Еще двадцать лет назад в Лагане стихийно практиковали меновые отношения. Вот, например, отец Илиас, местный поп, был недоволен своим ослом и пожелал от него избавиться. Поехал в соседнее селение Симопулос, где разбили табор цыгане, и предложил им своего флегматичного Дориса в обмен на нового с доплатой. Цыгане клялись зубами, что поп не пожалеет и что новый осел будет лучше Букефала.
Приняли Дориса, деньги и велели приходить на следующий день. Батюшка приехал, вывели ему ослика – аккуратного, чистенького, с постриженными гривкой и хвостом. Прелесть что такое! Не осел, а пупсик. Сел на него отец Илиас, и они рванули вперед. Не обманули ромалы. Не осел, а вихрь! Поп не успевал ему указывать: надо повернуть направо, а тот сам поворачивает направо, надо налево – галопирует ездой налево. Чудеса! Доставил за пятнадцать минут точно по адресу. Отец Илиас почесал бороду, позвал жену.
– Слушай, попадья, – говорит. – Этот осел, конечно, замечательный. Мощный, как мопед. Но скажи мне, откуда он знал дорогу домой?
Попадья подошла к ослу, посмотрела критически на челочку, потерла ему бок – на руке осталась краска.
– Так это же наш Дорис! – говорит. – А зачем ты его продавал?
– Я хотел осла быстрее…
Когда вколотые амфетамины испарились, Дорис вернулся в свой обычный, неторопливый философский ритм.
А у деревенских, особенно у Панайотиса, вошло в привычку поддевать патера вопросом:
– Отче, куда спешишь?
Панайотис в связи с выдающимся фактом одновременного появления на свет трех дочерей считался в деревне грешником, или, иными словами, местным либералом.
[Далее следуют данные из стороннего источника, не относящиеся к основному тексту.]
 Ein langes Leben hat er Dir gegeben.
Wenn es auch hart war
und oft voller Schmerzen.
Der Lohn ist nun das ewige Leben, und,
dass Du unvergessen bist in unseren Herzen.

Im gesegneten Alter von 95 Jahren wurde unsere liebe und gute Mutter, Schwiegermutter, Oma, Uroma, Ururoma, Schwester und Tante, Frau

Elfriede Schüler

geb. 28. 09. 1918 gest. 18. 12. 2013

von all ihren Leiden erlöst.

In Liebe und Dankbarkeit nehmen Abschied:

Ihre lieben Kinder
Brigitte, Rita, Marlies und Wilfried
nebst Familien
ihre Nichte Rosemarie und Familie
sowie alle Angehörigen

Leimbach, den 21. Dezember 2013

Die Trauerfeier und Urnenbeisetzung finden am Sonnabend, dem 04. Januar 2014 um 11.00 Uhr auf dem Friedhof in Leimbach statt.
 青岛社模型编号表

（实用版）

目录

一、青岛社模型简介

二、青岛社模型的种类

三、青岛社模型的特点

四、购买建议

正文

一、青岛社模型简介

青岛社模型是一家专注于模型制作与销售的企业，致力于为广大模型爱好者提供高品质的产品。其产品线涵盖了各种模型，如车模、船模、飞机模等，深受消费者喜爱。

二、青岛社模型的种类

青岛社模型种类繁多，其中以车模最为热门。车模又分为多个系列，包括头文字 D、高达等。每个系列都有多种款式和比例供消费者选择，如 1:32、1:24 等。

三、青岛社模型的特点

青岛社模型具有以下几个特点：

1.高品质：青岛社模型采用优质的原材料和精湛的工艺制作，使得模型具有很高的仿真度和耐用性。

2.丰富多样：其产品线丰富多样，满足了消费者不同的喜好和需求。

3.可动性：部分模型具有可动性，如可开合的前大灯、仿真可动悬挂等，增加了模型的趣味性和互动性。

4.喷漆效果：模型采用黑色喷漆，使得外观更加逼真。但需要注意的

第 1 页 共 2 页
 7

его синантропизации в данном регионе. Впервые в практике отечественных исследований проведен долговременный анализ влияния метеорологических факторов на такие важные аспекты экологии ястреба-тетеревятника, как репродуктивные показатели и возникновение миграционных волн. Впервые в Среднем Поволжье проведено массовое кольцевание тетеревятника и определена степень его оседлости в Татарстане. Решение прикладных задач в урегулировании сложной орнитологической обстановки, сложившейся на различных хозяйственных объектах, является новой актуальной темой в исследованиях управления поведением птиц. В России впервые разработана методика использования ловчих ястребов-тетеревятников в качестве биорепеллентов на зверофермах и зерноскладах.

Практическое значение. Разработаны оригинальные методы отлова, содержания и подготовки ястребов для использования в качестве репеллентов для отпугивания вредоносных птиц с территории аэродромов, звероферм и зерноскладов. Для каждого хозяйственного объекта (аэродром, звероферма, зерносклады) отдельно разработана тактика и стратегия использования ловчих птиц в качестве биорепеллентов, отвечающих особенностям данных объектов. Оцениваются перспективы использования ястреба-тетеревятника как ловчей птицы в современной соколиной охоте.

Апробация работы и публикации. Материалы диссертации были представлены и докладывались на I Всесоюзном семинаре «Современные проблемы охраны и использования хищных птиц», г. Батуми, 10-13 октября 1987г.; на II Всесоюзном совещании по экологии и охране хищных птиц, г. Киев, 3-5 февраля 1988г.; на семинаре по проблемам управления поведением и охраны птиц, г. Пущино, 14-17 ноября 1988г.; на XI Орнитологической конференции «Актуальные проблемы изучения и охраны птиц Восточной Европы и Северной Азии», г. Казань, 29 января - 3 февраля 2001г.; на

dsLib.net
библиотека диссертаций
Панайотис, в дочках не чаявший души, тем не менее с большим удовольствием эксплуатировал свою порушенную репутацию. Имидж вольнодумца позволил ему стать в кафенио ведущим спикером по вопросам общества и церкви. Любимая притча его была такая:
– Решил чабан зайти в церковь, а посох держит на плечах. – Панайотис вставал и показывал публике пантомиму – как лежит на плечах здоровая ерлыга с деревянным крюком на конце, чтобы ловить овец за заднюю ногу. – Посох заходит за косяки стены и не дает ему пройти в храм. Пастух кричит, грозно, как на своих баранов, когда собирает их в кучу:
«Э!.. Э! Святой, а ну, пусти! Пусти меня внутрь!»
Эффекта, понятно, ноль.
Тогда пастух снимает с плеч ерлыгу и направляет ее крюком к иконам: «А ну пусти, не то…»
Заходит наконец в храм, усмехается:
«Хм. Даже святой не может без острастки!»
Панайотис смеется:
– Слышите? Никто не может без острастки!
Василис протягивает ему стакан каберне:
– Ну, Панос, мы не в церкви, люди мирные. Если и убиваем – то только время.